What to do: Begin at the line that holds "Of the choices" and copy each line exactly until the data below ends, including that last line but no pictures.

Records of scene-based questions:
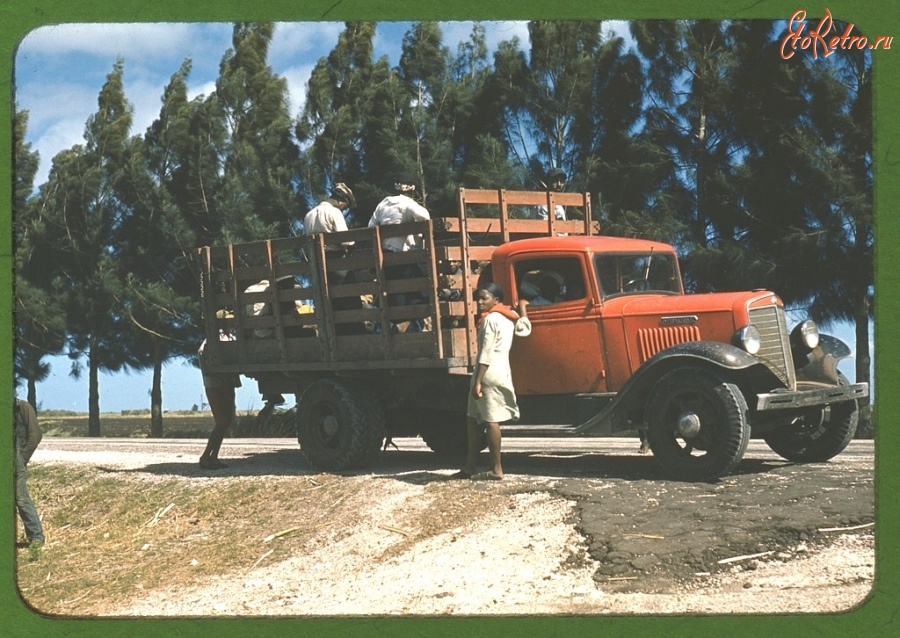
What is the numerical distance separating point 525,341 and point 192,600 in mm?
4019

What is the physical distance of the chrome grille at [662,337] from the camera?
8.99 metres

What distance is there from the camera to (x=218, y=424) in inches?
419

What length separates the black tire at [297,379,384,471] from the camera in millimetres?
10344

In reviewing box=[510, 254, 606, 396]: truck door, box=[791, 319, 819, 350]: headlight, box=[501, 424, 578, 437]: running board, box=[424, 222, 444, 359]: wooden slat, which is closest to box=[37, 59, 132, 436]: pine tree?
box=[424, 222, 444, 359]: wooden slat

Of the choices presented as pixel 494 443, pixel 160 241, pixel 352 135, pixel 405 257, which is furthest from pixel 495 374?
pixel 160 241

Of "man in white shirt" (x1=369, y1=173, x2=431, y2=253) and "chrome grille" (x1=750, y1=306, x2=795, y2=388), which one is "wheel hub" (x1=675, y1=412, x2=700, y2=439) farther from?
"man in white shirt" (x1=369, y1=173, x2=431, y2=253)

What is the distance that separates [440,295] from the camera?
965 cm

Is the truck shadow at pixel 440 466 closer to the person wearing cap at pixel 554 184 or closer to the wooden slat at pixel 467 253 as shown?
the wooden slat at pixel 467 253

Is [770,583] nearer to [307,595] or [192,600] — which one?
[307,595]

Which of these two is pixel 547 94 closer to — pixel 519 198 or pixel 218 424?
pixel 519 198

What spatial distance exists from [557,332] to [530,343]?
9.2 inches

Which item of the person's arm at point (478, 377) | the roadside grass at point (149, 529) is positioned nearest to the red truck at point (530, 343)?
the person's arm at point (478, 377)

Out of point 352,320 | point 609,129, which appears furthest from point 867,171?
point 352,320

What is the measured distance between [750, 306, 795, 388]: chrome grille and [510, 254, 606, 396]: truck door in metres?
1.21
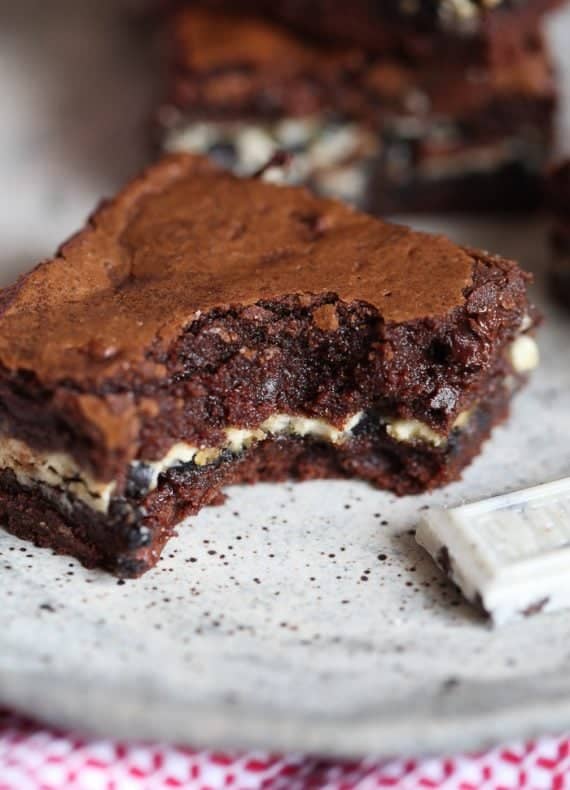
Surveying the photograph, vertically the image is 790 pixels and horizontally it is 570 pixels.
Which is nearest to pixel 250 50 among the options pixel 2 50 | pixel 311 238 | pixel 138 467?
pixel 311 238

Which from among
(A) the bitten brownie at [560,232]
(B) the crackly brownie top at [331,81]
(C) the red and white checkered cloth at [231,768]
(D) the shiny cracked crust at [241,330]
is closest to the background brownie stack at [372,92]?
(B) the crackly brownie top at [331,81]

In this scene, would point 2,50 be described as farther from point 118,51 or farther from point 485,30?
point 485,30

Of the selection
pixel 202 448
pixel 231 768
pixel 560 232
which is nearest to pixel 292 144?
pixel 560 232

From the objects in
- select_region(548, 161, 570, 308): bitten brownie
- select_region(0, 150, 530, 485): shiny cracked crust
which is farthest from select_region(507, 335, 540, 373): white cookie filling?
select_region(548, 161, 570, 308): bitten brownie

Written answer:
Of the choices presented as pixel 494 443, pixel 160 241, pixel 352 135, pixel 405 257, which is furthest from pixel 495 374?
pixel 160 241

Of "man in white shirt" (x1=369, y1=173, x2=431, y2=253) and "chrome grille" (x1=750, y1=306, x2=795, y2=388), which one is "wheel hub" (x1=675, y1=412, x2=700, y2=439) farther from?
"man in white shirt" (x1=369, y1=173, x2=431, y2=253)

What is the distance that separates [440,295] from the camera?
965 cm

Is the truck shadow at pixel 440 466 closer to the person wearing cap at pixel 554 184 or closer to the wooden slat at pixel 467 253 as shown?
the wooden slat at pixel 467 253

Is [770,583] nearer to [307,595] or [192,600] — which one?
[307,595]

Which of these two is pixel 547 94 closer to — pixel 519 198 or pixel 218 424?
pixel 519 198

What spatial distance exists from [557,332] to [530,343]?
9.2 inches

Which item of the person's arm at point (478, 377) | the roadside grass at point (149, 529) is positioned nearest to the red truck at point (530, 343)?
the person's arm at point (478, 377)

Out of point 352,320 | point 609,129, which appears furthest from point 867,171?
point 352,320

What is the measured distance between [750, 306, 795, 388]: chrome grille and [510, 254, 606, 396]: truck door in metres?
1.21
Surveying the photograph, vertically the image is 790 pixels and horizontally it is 570 pixels.
Which is nearest to pixel 250 50 among the options pixel 2 50 | pixel 311 238 | pixel 138 467?
pixel 311 238

Which from among
(A) the bitten brownie at [560,232]
(B) the crackly brownie top at [331,81]
(C) the red and white checkered cloth at [231,768]
(D) the shiny cracked crust at [241,330]
is closest to the background brownie stack at [372,92]?
(B) the crackly brownie top at [331,81]

In this scene, would point 2,50 be described as farther from point 118,51 or farther from point 485,30?
point 485,30

Of the selection
pixel 202 448
pixel 231 768
pixel 560 232
which is nearest to pixel 292 144?
pixel 560 232

From the objects in
- select_region(548, 161, 570, 308): bitten brownie
- select_region(0, 150, 530, 485): shiny cracked crust
which is farthest from select_region(507, 335, 540, 373): white cookie filling?
select_region(548, 161, 570, 308): bitten brownie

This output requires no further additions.